Menuju konten utama

Mencari Para "Pengkhianat" di Indonesia

Kegiatan spionase badan intelijen asing di Indonesia bukan hal baru. Sampai saat ini, perekrutan orang Indonesia untuk menjadi mata-mata asing masih terus berjalan. Lembaga telik sandi dari berbagai negara merekrut orang-orang Indonesia sebagai penyuplai informasi, juga pemberi data rahasia. Menurut kacamata intelijen, orang-orang ini disebut sebagai “pengkhianat”.

Mencari Para
Ilustrasi [Foto/Shutterstock]

tirto.id - Ini sebuah kisah spionase di tahun 1980. Seorang perwira TNI Angkatan Laut berpangkat Letnan Kolonel ditangkap Badan Koordinasi Intelijen Negara (Bakin). Dia ditangkap setelah jaringan telepon di kediamannya disadap. Dalam percakapan melalui telepon, perwira bernama Letkol Susdaryanto diketahui bakal memberikan sebuah dokumen rahasia mengenai pemetaan laut Indonesia kepada seorang agen intelijen Uni Sovyet bernama Alexander Pavlovich Fineko yang menyamar sebagai perwakilan perusahaan penerbangan Aeroflot Indonesia.

Untuk melancarkan misi spionase, Fineko ditugaskan sebagai perwakilan manager Aeroflot. Uni Soviet juga mengerahkan para pejabat diplomatiknya, termasuk para pekerja maskapai Aeroflot lainnya. Tujuannya adalah memperoleh informasi dan data sebanyak mungkin dari negara yang menjadi target operasi, yaitu Indonesia.
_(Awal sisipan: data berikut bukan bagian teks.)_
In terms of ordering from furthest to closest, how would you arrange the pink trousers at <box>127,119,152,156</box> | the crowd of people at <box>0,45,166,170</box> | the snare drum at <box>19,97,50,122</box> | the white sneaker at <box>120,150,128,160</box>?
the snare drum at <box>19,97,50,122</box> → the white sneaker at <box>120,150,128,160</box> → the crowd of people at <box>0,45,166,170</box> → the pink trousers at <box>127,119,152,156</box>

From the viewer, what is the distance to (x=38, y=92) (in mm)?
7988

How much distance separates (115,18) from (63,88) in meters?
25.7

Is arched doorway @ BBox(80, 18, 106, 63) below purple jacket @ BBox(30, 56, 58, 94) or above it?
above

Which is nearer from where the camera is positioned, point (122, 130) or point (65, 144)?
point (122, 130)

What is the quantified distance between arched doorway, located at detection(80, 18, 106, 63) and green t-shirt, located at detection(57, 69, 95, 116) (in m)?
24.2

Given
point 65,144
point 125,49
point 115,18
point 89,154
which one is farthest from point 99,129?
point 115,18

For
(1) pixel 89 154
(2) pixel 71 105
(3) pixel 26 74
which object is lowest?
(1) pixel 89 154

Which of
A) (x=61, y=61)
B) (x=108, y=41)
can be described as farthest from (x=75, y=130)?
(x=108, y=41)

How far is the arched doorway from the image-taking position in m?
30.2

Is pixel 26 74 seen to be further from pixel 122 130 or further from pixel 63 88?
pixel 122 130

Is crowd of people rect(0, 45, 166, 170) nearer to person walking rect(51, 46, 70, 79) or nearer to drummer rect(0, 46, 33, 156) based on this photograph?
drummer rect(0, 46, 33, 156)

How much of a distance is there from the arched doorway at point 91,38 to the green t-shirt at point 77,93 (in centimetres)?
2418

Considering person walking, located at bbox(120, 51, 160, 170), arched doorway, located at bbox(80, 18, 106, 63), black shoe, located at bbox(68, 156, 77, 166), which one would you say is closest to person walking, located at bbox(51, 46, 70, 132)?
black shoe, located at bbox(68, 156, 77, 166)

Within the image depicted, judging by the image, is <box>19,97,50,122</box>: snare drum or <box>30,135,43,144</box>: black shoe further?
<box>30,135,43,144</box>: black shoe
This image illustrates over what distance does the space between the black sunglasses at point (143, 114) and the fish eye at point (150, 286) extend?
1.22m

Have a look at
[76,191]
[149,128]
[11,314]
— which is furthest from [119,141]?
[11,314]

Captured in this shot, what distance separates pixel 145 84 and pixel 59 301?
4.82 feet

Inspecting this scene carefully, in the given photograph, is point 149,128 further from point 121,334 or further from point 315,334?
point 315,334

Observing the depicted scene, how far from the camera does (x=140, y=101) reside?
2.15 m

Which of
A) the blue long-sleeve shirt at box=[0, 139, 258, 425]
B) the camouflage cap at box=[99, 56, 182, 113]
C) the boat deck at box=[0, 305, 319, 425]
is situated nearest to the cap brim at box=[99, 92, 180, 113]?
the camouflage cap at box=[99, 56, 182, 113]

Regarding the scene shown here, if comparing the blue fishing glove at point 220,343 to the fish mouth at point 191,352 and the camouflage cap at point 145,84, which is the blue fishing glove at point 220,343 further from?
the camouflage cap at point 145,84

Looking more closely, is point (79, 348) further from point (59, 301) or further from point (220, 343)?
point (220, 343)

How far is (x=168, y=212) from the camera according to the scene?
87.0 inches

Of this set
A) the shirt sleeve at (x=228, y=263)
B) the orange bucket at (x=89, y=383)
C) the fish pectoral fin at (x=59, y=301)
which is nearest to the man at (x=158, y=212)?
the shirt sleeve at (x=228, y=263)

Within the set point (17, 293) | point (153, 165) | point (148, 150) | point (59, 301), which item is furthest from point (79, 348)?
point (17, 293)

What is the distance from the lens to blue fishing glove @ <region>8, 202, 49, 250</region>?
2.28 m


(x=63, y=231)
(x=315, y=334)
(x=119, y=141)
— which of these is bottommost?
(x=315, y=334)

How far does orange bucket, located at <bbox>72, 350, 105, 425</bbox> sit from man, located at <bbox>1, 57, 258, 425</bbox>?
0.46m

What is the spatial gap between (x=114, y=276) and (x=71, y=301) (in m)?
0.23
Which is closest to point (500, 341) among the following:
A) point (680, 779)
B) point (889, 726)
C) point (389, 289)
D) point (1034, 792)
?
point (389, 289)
Aksi Fineko sudah terendus ketika Bakin di bawah kepemimpinan Jenderal LB Moerdani gencar mengawasi kegiatan spionase agen-agen Komitet Gosudarstvennoy Bezopasnosti atau KGB. Indonesia memang menjadi sarang para agen dari KGB melakukan operasi kala itu. Semuanya merupakan buntut dari Perang Dingin.

Tidak butuh waktu lama untuk mencegat penyerahan dokumen rahasia itu. Saat Letkol Susdaryanto hendak menyerahkan kepada Fineko, dia dibekuk anggota Bakin. Susdaryanto pun dijadikan umpan untuk menangkap Fineko. Sayang agen KGB itu ternyata licin. Dia menyuruh orang kepercayaannya buat menemui Susdaryanto. Dia adalah Letkol Sergei Egorov yang tak lain atase pertahanan Rusia di Indonesia. Egorov diutus mengambil dua rol film berisi pemetaan laut di Indonesia. Letkol Egorov pun berhasil dibekuk Bakin tanpa perlawanan. Dia kemudian diserahkan ke Kedutaan Besar Rusia untuk diusir pulang.
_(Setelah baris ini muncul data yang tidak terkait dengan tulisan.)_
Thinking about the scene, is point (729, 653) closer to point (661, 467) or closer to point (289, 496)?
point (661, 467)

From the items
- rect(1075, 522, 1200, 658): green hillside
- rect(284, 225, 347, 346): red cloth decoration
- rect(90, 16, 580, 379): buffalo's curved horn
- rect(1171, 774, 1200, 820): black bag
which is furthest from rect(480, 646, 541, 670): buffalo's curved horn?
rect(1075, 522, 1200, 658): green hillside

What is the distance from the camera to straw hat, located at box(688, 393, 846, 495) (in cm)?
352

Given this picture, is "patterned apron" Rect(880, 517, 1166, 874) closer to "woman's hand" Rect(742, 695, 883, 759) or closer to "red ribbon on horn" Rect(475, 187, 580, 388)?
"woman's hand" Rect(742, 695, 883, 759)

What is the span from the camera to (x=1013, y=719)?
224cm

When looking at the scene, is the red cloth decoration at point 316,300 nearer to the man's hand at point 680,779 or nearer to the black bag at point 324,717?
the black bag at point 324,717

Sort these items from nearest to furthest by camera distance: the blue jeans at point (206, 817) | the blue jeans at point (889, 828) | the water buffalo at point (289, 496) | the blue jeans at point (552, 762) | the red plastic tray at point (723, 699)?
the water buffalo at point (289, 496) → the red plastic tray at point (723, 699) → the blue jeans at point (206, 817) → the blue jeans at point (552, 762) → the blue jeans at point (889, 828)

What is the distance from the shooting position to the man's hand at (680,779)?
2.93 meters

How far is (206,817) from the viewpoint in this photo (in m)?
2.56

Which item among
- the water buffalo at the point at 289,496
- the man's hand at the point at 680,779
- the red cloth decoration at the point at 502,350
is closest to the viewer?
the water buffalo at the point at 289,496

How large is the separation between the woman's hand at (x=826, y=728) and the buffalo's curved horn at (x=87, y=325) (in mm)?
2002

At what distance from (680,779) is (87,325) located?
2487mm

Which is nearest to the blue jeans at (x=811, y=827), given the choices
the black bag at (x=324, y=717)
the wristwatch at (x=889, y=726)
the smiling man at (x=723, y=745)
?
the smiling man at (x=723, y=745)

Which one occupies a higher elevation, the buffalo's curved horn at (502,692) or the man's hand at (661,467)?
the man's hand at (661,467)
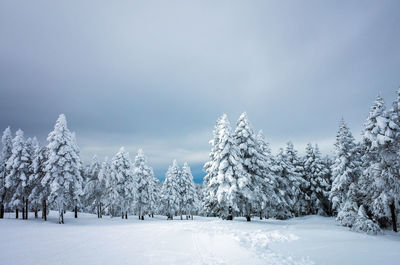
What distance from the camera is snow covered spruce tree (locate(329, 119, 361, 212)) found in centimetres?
2944

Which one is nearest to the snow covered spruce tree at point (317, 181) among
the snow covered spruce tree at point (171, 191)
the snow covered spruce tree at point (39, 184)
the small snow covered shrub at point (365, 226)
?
the small snow covered shrub at point (365, 226)

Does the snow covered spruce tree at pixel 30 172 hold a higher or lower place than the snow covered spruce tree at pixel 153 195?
higher

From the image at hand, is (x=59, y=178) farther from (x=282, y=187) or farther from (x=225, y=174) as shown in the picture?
(x=282, y=187)

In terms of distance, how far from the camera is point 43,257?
10281mm

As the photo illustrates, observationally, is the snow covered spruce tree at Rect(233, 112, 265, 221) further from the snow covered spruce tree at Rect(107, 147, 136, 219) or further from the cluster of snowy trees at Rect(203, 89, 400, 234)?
the snow covered spruce tree at Rect(107, 147, 136, 219)

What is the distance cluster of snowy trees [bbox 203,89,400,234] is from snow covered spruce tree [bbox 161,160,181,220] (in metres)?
22.5

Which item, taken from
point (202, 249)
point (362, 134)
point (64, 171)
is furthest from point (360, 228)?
point (64, 171)

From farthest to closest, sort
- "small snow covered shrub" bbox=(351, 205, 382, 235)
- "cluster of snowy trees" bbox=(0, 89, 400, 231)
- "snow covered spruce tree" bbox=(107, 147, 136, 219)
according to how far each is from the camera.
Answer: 1. "snow covered spruce tree" bbox=(107, 147, 136, 219)
2. "cluster of snowy trees" bbox=(0, 89, 400, 231)
3. "small snow covered shrub" bbox=(351, 205, 382, 235)

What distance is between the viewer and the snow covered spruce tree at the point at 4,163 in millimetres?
34344

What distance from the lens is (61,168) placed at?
3102 cm

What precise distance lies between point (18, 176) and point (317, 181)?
49661 millimetres

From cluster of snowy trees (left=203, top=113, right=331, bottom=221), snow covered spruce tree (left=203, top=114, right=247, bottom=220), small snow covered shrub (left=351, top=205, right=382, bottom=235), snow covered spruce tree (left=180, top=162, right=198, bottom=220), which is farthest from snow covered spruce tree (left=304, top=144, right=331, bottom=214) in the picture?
snow covered spruce tree (left=180, top=162, right=198, bottom=220)

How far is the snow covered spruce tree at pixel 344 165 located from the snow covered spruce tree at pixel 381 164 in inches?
236

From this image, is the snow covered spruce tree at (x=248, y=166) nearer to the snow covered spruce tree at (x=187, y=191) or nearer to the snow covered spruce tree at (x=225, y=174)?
the snow covered spruce tree at (x=225, y=174)
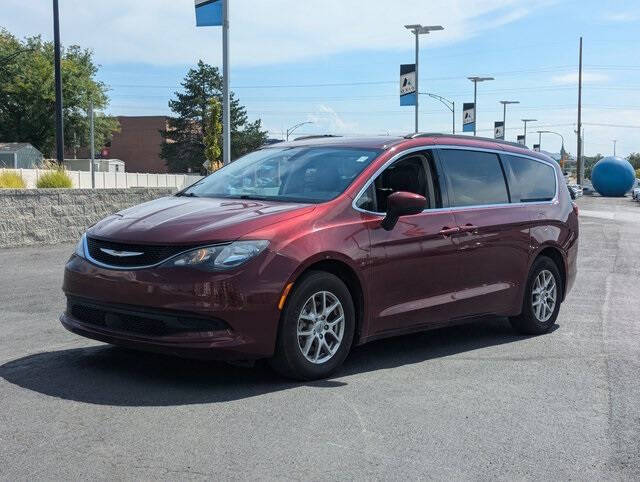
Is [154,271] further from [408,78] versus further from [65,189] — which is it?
[408,78]

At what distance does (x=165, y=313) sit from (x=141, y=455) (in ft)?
3.94

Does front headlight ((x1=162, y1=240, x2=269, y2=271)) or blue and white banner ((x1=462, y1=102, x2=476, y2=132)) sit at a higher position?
blue and white banner ((x1=462, y1=102, x2=476, y2=132))

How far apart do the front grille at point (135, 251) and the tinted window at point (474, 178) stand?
2.66 metres

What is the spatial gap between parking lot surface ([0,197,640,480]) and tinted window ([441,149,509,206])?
1316 mm

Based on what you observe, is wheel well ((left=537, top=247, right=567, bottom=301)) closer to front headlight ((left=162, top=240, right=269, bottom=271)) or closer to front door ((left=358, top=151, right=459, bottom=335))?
front door ((left=358, top=151, right=459, bottom=335))

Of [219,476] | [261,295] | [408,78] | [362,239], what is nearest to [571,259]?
[362,239]

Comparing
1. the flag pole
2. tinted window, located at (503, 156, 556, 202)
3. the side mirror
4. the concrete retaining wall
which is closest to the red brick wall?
the flag pole

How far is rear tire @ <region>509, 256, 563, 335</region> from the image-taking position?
7500 mm

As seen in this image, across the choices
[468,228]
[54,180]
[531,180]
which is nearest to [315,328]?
[468,228]

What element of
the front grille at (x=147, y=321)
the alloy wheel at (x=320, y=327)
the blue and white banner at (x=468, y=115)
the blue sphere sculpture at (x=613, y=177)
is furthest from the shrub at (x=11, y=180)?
the blue sphere sculpture at (x=613, y=177)

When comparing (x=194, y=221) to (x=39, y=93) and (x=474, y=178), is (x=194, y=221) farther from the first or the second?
(x=39, y=93)

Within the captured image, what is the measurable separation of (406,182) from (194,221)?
1.96 metres

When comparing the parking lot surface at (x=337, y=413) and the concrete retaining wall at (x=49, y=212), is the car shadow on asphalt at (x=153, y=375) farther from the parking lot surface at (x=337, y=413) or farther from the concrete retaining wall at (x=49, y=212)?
the concrete retaining wall at (x=49, y=212)

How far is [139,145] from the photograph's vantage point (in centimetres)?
10362
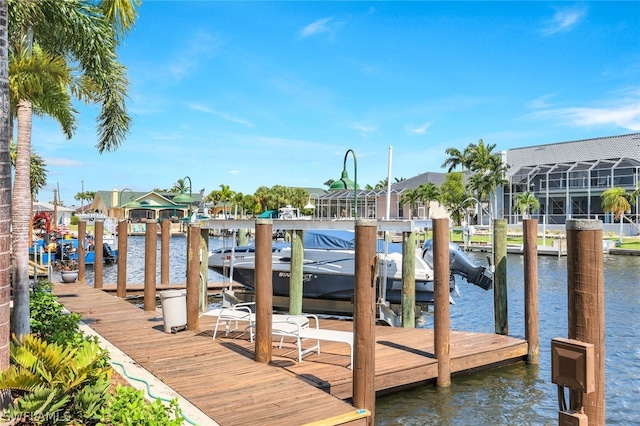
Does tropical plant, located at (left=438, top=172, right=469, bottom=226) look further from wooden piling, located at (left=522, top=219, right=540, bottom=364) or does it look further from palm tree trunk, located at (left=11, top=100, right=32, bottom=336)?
palm tree trunk, located at (left=11, top=100, right=32, bottom=336)

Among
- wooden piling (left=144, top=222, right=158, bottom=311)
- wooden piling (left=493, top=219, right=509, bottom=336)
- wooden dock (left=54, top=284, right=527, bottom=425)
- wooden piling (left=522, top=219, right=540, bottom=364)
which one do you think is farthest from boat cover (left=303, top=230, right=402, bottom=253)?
wooden piling (left=522, top=219, right=540, bottom=364)

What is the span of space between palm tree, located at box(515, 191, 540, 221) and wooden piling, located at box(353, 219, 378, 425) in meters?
53.2

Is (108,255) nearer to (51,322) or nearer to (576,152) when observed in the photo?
(51,322)

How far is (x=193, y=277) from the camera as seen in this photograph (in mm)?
10125

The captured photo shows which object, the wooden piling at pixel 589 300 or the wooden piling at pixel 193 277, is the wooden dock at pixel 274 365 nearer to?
the wooden piling at pixel 193 277

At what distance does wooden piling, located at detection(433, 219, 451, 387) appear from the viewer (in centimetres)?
880

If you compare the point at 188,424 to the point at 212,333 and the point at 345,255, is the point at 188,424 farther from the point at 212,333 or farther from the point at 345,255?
the point at 345,255

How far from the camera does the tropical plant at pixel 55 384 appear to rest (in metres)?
4.72

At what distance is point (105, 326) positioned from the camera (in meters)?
11.2

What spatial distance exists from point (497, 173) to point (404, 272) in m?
54.2

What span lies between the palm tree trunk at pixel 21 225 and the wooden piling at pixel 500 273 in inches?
333

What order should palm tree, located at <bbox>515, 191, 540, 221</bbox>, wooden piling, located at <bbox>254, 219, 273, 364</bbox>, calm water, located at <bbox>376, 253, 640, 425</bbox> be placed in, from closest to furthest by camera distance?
wooden piling, located at <bbox>254, 219, 273, 364</bbox> → calm water, located at <bbox>376, 253, 640, 425</bbox> → palm tree, located at <bbox>515, 191, 540, 221</bbox>

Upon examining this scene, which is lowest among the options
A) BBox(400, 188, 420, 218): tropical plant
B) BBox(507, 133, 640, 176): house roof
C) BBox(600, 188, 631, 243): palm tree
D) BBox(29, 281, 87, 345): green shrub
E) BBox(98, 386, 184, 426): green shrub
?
BBox(98, 386, 184, 426): green shrub

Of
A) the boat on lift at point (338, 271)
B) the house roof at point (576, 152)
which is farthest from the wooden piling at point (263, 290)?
the house roof at point (576, 152)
Akibat penangkapan Egorov dan permintaan Bakin untuk menangkap Fineko, sempat memunculkan ketegangan antara pemerintah Indonesia dengan Uni Soviet. Sebab, Fineko di Indonesia tak resmi tercatat sebagai agen KGB. Karena berstatus non diplomat, Fineko sempat akan dihukum di Indonesia. Ancamannya hukuman mati dengan barang bukti penyadapan telepon rumah Letkol Susdaryanto. Namun, Fineko berhasil lolos. Dia berhasil pulang ke Uni Soviet dengan misi gagal sebagai agen intelijen.
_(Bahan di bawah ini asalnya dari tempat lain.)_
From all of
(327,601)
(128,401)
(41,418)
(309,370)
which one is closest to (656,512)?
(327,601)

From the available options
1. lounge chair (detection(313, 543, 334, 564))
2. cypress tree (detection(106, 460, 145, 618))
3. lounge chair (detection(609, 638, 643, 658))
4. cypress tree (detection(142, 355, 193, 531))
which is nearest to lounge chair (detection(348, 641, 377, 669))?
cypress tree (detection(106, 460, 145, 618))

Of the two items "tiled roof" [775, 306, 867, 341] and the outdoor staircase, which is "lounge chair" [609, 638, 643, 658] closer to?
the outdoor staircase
Kisah penangkapan agen intelijen Uni Soviet ini, menurut mantan Wakil Kepala Badan Intelijen Negara (BIN) As’ad Ali, merupakan prestasi dalam perjalanan sejarah dinas rahasia milik Indonesia.

As’ad pun menjelaskan, di dalam dunia telik sandi, mengerahkan agen lapangan untuk memperoleh informasi dan data rahasia memang sudah biasa. Mereka juga merekrut orang-orang lokal sebagai penyuplai informasi dan data. Kasus penungkapan Letkol Susdaryanto menjadi contohnya.

“Dia merekrut orang yang bisa mengakses,” ujar As’ad Ali saat berbincang dengan tirto.id.

Mengumpulkan Data Lewat Mata-mata

Tugas intelijen adalah mengumpulkan informasi dan data untuk dianalisa. Seorang sumber dari kalangan komunitas intelijen di Indonesia mengungkapkan soal dunia spionase dalam dinas rahasia antarnegara. Menurutnya, setiap utusan pemerintah asing di Kedutaan Besar, termasuk juga di Indonesia, merupakan seorang agen intelijen.

Mereka bertugas sesuai perintah resmi. Keberadaan mereka dilaporkan kepada lembaga intelijen setempat seperti BIN. Tugas itu pun dibagi dalam beberapa divisi meliputi, sosial, keamanan, budaya, ekonomi dan politik. Saban hari, kerja mereka mengumpulkan data untuk dianalisa. Mereka pun membuat laporan harian berbentuk kawat rahasia ke negara asalnya.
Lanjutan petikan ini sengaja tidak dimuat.